Fino a 2 milioni di euro per un ettaro a Barolo, 900mila a Montalcino, e 90mila per l’Etna. Caro vigneti, tra inflazione e disparità nord-sud

23 Set 2023, 11:58 | a cura di
I dati Crea sul 2022 rilevano oltre 150mila contratti, un livello superiore all'ultimo decennio. Tuttavia, restano le difficoltà per l'accesso al credito delle imprese e un forte divario Nord-Sud.

Dai 2 milioni di euro per un ettaro di vigneto a Barolo ai 900mila euro di Montalcino, dai 600mila euro di Valdobbiadene ai 700mila di Bolgheri. Sono alcune delle aree più costose per chi ha deciso di fare affari nel 2022 nel settore vitivinicolo, punta di diamante dell'agroalimentare nazionale. Il comparto si dimostra ancora una volta appetibile e particolarmente vivace tra le varie voci dell'economia agricola. In tutto il settore primario nazionale, l'esame delle compravendite dei terreni evidenzia come il 2022 abbia registrato segnali per la maggior parte positivi. È stato un anno in cui il mercato ha proseguito la sua crescita, ma lo ha fatto meno velocemente rispetto un 2021 nel quale si era registrato un rimbalzo del 30%, dopo il blocco delle compravendite del 2020 pandemico (-12%), in cui soprattutto il vitivinicolo (con l'agrituristico e il florovivaistico) erano stati tra i più colpiti.

 

Pesante effetto inflazione sul valore della terra

Con oltre 150mila contratti firmati in un anno, l'incremento del 2022 è dell'1,7%. Si tratta di un livello molto al di sopra di quanto registrato negli ultimi dieci anni e quasi in linea con i valori del decennio 2000/10, che viaggiava intorno ai 200mila contratti.

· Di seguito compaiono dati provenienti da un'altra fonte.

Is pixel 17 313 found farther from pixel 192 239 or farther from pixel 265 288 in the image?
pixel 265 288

Gli esperti del Crea-Pb (Politiche e bioeconomia), assieme al Consiglio dell'ordine dei dottori agronomi e forestali, hanno tracciato un quadro che, come si diceva, presenta molte luci ma anche alcune ombre, dal momento che un'inflazione a livelli alti ha determinato un taglio dei valori reali del patrimonio fondiario. Andrea Povellato, analista e ricercatore del Crea, parla chiaramente di “pesante effetto erosivo dell'inflazione sui valori fondiari”. Se, infatti, si registra un positivo aumento dei prezzi nominali (+1,5%) come non si vedeva da oltre 15 anni, l'aumento generalizzato dei prezzi al consumo (+8,1%) ha sostanzialmente “ridotto il valore reale del patrimonio fondiario che è precipitato a meno dell'80% del livello rilevato intorno al 2000”.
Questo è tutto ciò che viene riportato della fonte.